Operational contributions for stakeholders
The document provides a detailed adaptation of the APL index to outpatient specialists, parameterised by specialty, type of area, physicians’ age and tariff perimeter, making it possible to objectify infra-département inequalities far beyond simple département-level densities. It offers maps and indicators by municipality and by type of area (remote rural, small/medium/large/very large urban centres and commuter belts), useful for locally targeting policies on practice location, outreach clinics or cooperation with hospitals. The study distinguishes several perimeters of financially accessible supply (from sector 1 only up to all contacts including high fee overruns), which allows users to simulate the concrete impact of fee overruns on accessibility for different territorial and income profiles. It shows that dermatologists and ophthalmologists mostly work in sector 2, that access at regulated tariffs collapses in many areas when the perimeter is restricted, whereas cardiologists, who are mainly in sector 1, are more evenly distributed. Finally, the document calculates APL inequality ratios between the 10% best and worst supplied municipalities, which are much higher for specialists than for GPs, providing quantified arguments to strengthen regulation of supply and tariffs.

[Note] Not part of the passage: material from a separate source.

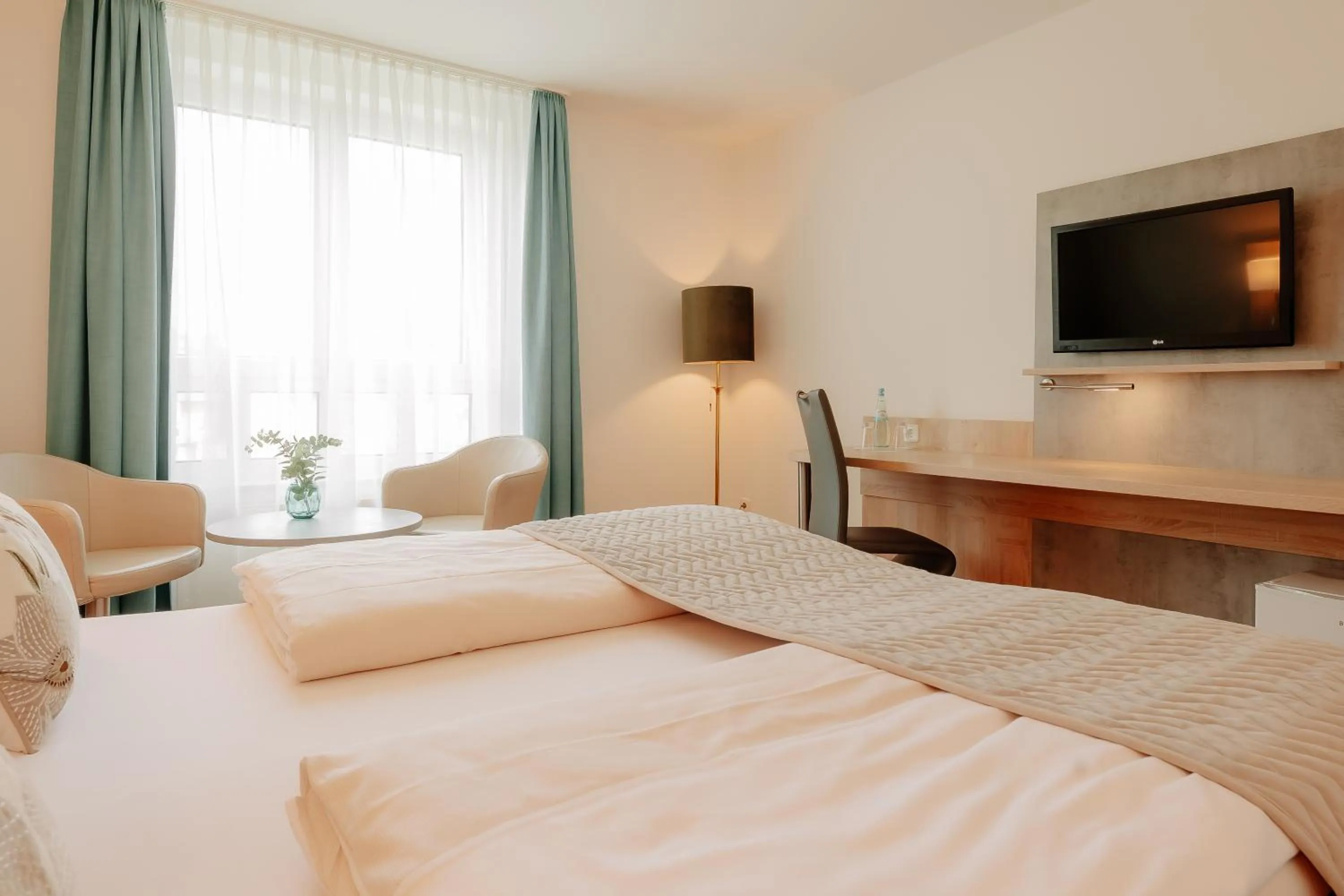 Bed in CASCADA Rheine by Hackmann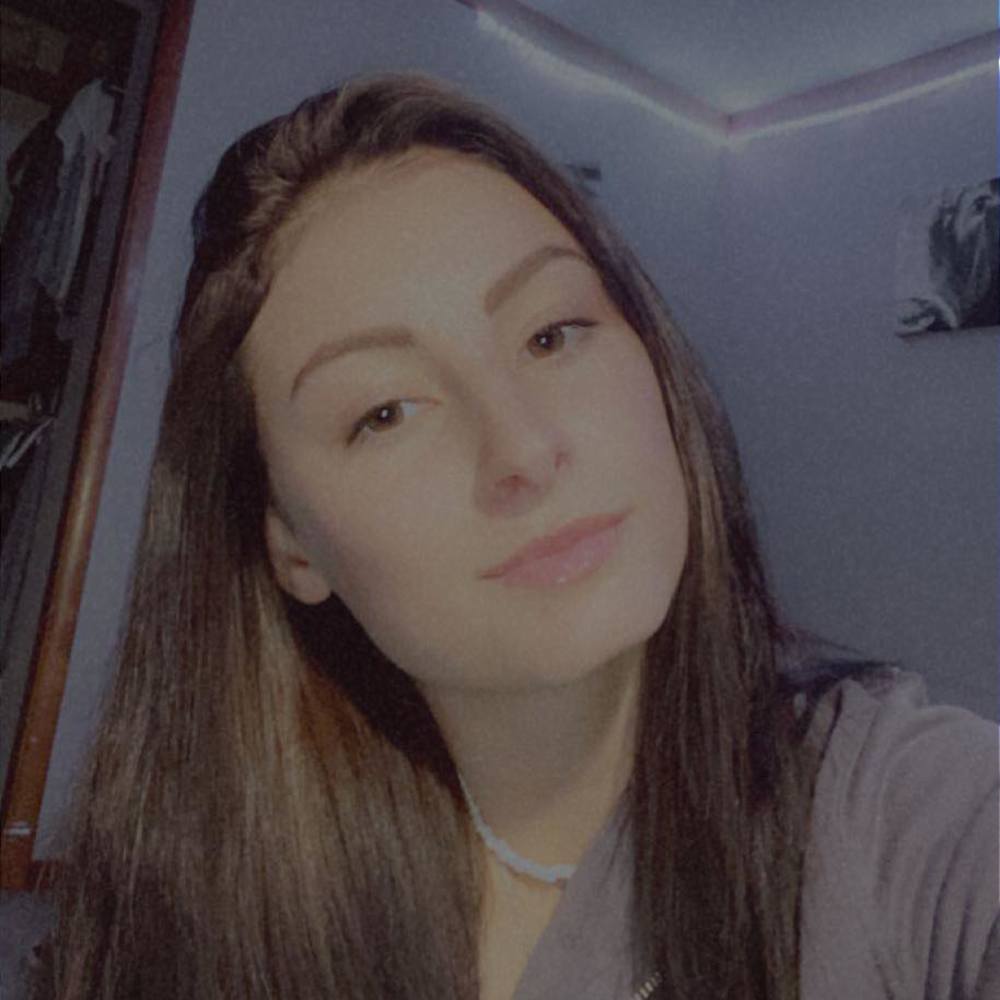 Meet your Posher, Leah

Key points of the document
Applying APL to specialists reveals intra-département core–periphery gradients that crude département-level densities hide, with peri-urban and rural areas heavily penalised despite sometimes seemingly adequate overall densities (e.g. the Pyrénées-Orientales) (pp. 3–5).
The APL methodology is adapted to outpatient specialist care: it takes into account actual activity (number of reimbursed contacts), secondary practices, four distance-time classes (<15, 15–30, 30–60, >60 minutes) and physicians’ age (≤ 70 years) (pp. 2–4).
Dermatologists and ophthalmologists are predominantly in sector 2 (56% and 61% of doctors in 2019 respectively), so that average APL is reduced by half or more when supply is restricted to sector 1 only or to moderate fee overruns, including in large urban centres (pp. 5–6).
Cardiologists, most of whom work in sector 1 (76%), show a more even geographical distribution and much lower sensitivity of APL levels to tariff practices, except in some highly urbanised départements (Île-de-France, Gironde) where accessibility relies more on sector 2 (pp. 5–7).
Fee overruns reinforce a social gradient in accessibility: total APL increases with municipal median income, since sector 2 supply is concentrated in richer municipalities, while APL at regulated tariffs varies little with income, thereby sharpening real access inequalities for poorer municipalities (pp. 7–8).
Action points for local stakeholders
Use APL maps and values by municipality to identify infra-département “pockets” with the greatest shortfalls in access to cardiologists, dermatologists and ophthalmologists, beyond département averages, and prioritise regulatory measures, recruitment and outreach clinics accordingly (pp. 3–5).
Target specifically remote rural municipalities and some peri-urban belts where accessibility depends almost entirely on secondary practices (up to the whole specialist supply in some areas) by securing these sites through agreements, health centres, mobile clinics and hospital partnerships (pp. 2–3).
Embed the tariff dimension in local planning: map APL under different perimeters (sector 1, Optam, moderate fee overruns) to pinpoint areas where lack of sector 1 and a strong presence of sector 2 create major financial barriers, and concentrate tools there such as the C2S scheme, practice-improvement contracts and incentives to join Optam (pp. 5–7).
Cross APL data with municipal income quintiles to target action on municipalities that are both poor and under-served by regulated-tariff supply, giving priority for example to after-hours services, planned hospital referral pathways, and mediation/health literacy activities on out-of-pocket payments (pp. 7–8).
Use specialist APL as a shared tool for territorial dialogue in CPTS, health contracts and regional health planning, by comparing inequalities in access to specialists and GPs, in order to justify combined measures on the distribution of supply and the control of fee overruns (p. 8).